[Date Prev][Date Next] [Thread Prev][Thread Next] [Date Index] [Thread Index]

Re: Some progress about the packaging of nextflow

Am 02.06.2021 um 00:46 schrieb Noah Meyerhans:
On Tue, Jun 01, 2021 at 01:03:11PM +0200, Steffen Möller wrote:
The biggest tasks would be to package the SDK of AWS [0] (which would also
benefit igv) and of Microsoft Azure [1]. We would also need to package
Apache Ignite [2].
After the freeze I shall discuss this on the ML of the Debian Java team. I
cannot really figure out how hard packaging those whole SDK would be. I also
have a poor idea of the maintenance burden over time.

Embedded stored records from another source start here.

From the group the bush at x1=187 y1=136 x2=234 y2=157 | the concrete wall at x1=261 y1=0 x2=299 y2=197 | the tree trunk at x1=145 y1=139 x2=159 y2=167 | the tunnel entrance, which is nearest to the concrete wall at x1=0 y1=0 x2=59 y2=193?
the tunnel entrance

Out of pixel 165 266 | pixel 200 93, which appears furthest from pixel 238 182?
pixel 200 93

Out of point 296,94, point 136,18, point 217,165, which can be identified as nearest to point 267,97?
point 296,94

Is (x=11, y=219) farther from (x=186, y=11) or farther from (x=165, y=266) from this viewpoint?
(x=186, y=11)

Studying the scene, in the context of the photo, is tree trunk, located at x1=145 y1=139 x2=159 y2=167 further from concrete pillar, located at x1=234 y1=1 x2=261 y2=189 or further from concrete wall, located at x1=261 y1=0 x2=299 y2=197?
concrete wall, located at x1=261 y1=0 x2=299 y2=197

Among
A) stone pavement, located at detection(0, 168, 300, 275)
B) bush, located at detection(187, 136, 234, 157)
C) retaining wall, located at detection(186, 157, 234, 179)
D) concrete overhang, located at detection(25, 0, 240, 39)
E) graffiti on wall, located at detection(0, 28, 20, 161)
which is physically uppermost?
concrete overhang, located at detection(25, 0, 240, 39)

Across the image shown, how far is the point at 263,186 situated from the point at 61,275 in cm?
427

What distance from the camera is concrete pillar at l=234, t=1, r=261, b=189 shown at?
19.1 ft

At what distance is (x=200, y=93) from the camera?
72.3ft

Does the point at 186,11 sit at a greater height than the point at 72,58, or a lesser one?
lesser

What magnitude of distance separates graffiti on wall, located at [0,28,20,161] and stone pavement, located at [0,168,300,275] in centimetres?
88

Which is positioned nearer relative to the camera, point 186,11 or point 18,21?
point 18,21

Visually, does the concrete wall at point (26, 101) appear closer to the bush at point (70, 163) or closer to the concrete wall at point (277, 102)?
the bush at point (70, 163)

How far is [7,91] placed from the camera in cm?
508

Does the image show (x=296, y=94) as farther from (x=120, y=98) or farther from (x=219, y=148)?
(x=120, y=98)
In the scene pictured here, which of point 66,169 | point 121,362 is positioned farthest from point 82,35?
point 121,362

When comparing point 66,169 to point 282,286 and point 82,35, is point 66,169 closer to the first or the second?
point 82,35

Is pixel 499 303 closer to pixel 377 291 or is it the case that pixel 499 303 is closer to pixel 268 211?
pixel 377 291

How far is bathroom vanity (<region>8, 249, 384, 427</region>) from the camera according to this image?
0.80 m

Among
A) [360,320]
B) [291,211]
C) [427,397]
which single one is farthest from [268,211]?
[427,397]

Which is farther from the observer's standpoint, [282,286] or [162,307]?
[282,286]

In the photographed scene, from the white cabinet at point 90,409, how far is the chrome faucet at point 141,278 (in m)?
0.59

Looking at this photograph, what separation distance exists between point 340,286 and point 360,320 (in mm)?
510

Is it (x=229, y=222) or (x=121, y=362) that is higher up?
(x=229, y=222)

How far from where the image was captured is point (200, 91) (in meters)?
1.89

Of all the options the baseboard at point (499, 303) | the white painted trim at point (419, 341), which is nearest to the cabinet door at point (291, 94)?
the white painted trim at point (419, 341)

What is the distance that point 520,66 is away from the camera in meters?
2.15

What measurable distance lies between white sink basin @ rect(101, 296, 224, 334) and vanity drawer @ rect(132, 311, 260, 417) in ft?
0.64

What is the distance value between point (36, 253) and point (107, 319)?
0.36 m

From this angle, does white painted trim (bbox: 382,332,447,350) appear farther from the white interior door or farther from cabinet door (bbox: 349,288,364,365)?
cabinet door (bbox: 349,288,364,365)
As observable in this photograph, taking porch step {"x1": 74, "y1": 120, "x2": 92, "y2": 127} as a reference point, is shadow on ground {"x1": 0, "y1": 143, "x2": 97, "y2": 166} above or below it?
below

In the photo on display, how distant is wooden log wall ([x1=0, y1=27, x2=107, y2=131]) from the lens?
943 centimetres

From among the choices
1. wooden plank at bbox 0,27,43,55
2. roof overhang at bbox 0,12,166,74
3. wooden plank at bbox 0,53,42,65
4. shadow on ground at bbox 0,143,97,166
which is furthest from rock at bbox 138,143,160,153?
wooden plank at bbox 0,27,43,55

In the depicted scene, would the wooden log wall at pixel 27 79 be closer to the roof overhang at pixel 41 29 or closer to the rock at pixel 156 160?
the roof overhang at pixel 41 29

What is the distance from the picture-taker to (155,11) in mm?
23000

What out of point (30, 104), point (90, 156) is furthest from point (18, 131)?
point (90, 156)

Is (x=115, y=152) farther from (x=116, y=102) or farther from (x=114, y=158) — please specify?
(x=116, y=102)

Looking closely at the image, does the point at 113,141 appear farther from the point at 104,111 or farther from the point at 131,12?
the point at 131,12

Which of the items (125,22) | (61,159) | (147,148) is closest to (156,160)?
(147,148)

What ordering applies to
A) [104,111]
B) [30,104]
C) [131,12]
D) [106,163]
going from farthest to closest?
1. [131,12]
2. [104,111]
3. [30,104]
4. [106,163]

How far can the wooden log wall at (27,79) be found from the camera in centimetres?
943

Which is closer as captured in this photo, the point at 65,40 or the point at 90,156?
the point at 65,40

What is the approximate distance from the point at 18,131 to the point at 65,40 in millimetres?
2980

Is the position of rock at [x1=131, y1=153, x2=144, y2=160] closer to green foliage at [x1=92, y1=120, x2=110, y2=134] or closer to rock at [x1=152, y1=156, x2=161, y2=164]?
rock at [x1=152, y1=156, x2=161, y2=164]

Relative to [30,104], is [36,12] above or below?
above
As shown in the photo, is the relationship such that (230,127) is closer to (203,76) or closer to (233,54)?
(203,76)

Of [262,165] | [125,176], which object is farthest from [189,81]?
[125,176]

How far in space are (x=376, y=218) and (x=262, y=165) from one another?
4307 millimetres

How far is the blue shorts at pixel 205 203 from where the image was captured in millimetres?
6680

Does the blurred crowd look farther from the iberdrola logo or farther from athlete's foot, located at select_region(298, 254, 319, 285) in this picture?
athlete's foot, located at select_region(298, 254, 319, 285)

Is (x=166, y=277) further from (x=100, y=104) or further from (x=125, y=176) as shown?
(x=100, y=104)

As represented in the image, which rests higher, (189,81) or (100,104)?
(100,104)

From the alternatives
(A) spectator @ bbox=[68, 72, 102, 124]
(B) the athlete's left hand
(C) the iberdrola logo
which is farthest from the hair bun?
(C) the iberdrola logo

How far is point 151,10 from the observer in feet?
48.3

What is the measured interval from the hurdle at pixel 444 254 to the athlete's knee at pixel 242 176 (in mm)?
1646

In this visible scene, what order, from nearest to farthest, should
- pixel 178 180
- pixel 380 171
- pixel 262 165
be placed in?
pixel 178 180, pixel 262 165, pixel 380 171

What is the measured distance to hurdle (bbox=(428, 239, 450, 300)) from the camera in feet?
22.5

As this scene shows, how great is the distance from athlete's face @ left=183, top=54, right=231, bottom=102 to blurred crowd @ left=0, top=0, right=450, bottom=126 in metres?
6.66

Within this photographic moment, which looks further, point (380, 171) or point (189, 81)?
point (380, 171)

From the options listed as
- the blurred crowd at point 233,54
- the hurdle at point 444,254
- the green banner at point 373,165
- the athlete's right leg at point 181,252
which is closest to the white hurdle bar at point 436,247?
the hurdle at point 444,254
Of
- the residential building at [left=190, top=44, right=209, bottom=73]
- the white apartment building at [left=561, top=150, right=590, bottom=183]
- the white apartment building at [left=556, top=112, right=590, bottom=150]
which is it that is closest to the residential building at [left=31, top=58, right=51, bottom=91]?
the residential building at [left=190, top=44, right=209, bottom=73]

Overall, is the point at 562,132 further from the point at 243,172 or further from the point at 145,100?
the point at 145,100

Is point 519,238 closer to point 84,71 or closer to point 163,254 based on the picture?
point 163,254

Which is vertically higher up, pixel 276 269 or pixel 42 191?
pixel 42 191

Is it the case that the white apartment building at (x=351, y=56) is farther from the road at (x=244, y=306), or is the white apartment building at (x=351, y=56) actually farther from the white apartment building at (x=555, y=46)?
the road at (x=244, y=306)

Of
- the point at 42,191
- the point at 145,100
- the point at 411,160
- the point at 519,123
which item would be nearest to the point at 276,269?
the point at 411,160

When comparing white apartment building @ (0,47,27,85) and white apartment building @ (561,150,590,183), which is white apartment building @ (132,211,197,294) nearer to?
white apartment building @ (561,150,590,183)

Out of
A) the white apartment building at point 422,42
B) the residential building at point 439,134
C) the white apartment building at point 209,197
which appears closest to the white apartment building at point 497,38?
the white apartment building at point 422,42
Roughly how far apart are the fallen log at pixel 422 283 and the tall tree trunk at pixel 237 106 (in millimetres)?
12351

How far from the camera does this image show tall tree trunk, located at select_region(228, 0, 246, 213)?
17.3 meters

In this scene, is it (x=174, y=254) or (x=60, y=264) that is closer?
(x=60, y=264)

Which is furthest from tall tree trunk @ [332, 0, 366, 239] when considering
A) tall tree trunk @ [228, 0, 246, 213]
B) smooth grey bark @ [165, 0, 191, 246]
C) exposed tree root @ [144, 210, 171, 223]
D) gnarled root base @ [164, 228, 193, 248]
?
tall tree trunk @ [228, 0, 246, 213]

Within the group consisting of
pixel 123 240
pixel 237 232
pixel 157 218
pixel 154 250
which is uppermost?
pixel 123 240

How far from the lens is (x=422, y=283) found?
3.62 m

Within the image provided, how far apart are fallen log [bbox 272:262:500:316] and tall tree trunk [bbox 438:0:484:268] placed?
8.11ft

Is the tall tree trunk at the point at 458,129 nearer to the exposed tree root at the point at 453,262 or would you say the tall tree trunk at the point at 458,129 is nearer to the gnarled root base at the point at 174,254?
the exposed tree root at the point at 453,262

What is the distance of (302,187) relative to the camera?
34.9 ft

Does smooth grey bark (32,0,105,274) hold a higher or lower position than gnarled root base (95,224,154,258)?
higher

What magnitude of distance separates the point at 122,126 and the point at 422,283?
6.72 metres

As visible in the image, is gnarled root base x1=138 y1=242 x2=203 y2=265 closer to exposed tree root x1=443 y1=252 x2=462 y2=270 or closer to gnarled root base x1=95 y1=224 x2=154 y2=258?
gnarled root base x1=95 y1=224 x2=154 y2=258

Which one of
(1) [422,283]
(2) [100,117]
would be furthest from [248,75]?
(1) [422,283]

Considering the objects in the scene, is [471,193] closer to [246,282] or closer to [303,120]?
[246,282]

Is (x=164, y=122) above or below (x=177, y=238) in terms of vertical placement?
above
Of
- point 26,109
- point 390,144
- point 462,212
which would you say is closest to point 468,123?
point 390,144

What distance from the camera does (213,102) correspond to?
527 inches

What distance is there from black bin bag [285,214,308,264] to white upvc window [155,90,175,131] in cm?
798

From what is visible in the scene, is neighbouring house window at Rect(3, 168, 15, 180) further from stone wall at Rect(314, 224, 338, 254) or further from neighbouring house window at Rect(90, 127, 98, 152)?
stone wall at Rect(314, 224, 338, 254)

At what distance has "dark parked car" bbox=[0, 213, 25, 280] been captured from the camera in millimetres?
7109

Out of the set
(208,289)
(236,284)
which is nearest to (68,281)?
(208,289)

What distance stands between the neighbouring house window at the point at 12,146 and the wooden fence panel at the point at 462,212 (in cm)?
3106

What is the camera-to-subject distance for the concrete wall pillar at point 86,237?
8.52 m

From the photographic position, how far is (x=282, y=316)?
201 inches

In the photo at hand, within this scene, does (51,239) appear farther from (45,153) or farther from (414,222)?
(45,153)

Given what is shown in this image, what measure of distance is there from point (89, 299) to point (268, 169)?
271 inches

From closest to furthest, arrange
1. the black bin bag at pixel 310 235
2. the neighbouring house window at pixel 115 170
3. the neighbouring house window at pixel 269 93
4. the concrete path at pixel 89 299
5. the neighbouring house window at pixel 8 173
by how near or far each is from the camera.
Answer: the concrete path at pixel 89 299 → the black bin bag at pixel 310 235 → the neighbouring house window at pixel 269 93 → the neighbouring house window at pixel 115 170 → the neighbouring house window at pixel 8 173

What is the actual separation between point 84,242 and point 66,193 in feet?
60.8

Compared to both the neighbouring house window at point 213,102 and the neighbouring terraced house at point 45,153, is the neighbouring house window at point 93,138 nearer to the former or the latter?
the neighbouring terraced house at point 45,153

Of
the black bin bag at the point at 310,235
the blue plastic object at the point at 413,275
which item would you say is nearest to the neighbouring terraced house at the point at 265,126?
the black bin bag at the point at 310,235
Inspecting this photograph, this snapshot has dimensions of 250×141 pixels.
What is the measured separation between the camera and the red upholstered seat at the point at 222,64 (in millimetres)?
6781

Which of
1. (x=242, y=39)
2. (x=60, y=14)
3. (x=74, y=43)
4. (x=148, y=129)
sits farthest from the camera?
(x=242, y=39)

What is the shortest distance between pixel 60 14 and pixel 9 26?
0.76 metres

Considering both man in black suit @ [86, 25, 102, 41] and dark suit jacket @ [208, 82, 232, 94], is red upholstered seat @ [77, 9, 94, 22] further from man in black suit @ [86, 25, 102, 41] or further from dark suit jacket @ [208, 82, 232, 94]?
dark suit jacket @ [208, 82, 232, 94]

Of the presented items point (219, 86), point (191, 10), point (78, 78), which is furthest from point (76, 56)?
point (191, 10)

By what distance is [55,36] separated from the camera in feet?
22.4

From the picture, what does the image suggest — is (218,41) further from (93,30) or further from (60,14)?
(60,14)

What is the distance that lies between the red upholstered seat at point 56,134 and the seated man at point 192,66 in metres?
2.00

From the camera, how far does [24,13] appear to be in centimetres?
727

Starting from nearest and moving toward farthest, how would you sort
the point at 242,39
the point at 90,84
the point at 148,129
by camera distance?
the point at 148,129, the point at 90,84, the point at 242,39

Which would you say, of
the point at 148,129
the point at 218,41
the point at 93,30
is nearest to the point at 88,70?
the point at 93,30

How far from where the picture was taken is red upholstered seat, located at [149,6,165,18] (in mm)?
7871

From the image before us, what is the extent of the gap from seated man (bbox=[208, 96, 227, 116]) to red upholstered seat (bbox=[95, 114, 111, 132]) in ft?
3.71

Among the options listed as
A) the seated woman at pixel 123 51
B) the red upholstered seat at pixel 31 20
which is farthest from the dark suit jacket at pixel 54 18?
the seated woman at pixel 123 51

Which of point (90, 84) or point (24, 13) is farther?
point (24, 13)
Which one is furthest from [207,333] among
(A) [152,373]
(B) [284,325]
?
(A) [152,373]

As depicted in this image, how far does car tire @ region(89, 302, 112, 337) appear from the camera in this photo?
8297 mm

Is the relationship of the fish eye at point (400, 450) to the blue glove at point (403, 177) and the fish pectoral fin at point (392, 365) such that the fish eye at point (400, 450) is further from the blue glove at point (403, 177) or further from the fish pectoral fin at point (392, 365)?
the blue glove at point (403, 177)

[0] https://github.com/aws/aws-sdk-java
[1] https://github.com/Azure/azure-sdk-for-java
[2] https://github.com/apache/ignite/
These sound a bit scary for a single person (just guessing from the
names that it might be huge) but in the end it will probably be used by
lots of other software which in turn might mean that there are more
people who might join the effort to package these.
Yip. Both for packaging and for maintenance. I CCed our cloud team which
may have some extra opinion/direction for us.
I don't think a lot of the cloud team members have much experience
packaging Java stuff.  However, we are involved in packaging tools and
SDKs published by various cloud vendors in other languages.  In my
experience maintaining and working with maintenance of the AWS Python
and Go SDKs, here are the issues you'll likely need to contend with:

1. Bundled dependencies
2. Fast upstream release cadence

#1 applies to a lot of code published by a number of cloud services.
Rather than cope with different versions of their dependencies shipped
with the various operating systems they target, the upstream maintainers
of many of these projects find it easier to embed copies of their build
dependencies.  Per Debian policies, packages cannot use these policies
and must instead rely on packaged versions of these dependencies.  So in
that case, you may need to do some amount of work to avoid using these
bundled dependencies, possibly including packaging the dependencies
themselves for Debian.  Fortunately, as far as I can tell, neither the
AWS SDK for Java nor the Azure SDK for Java seem to bundle their

For #2, cloud services release new features at a very high rate, and
consequently publish new SDK releases often.  If you look at the AWS SDK
for Java, for example, you'll see multiple tagged releases *per week*:

Fortunately, the vast majority of these releases contain only
machine-generated code changes based on API definitions (e.g.
Swagger/OpenAPI), and backward compatibility is maintained.
Additionally, the upstreams are generally good about sticking to
Semantic Versioning, so any breaking change will be reflected in the
version numbers.  With this in mind, once you have packaging
configuration in place, you should be able to (nearly) fully automate
the packaging of new releases.

As I said, I don't think we in the cloud team have any meaningful
experience with Java, so I don't think we can be much help with the
actual packaging work.  I'm sure others on the team can correct me if
I'm wrong about that.  But I think we can help with guidance, reviews,
etc, if that's useful.

Thank you, Noah.

Let us start with a discussion where the sdk itself should be
team-maintained - cloud or med or java?

Personally, I'd opt for Java, since this seems like to be the core
challenge for us. If this drags in other packages that we don't have in
Debian, yet, well, then then this should help improve Debian on the way
since apparently something is missing that is used by professionals. All
that would also be in the Java realms of interest.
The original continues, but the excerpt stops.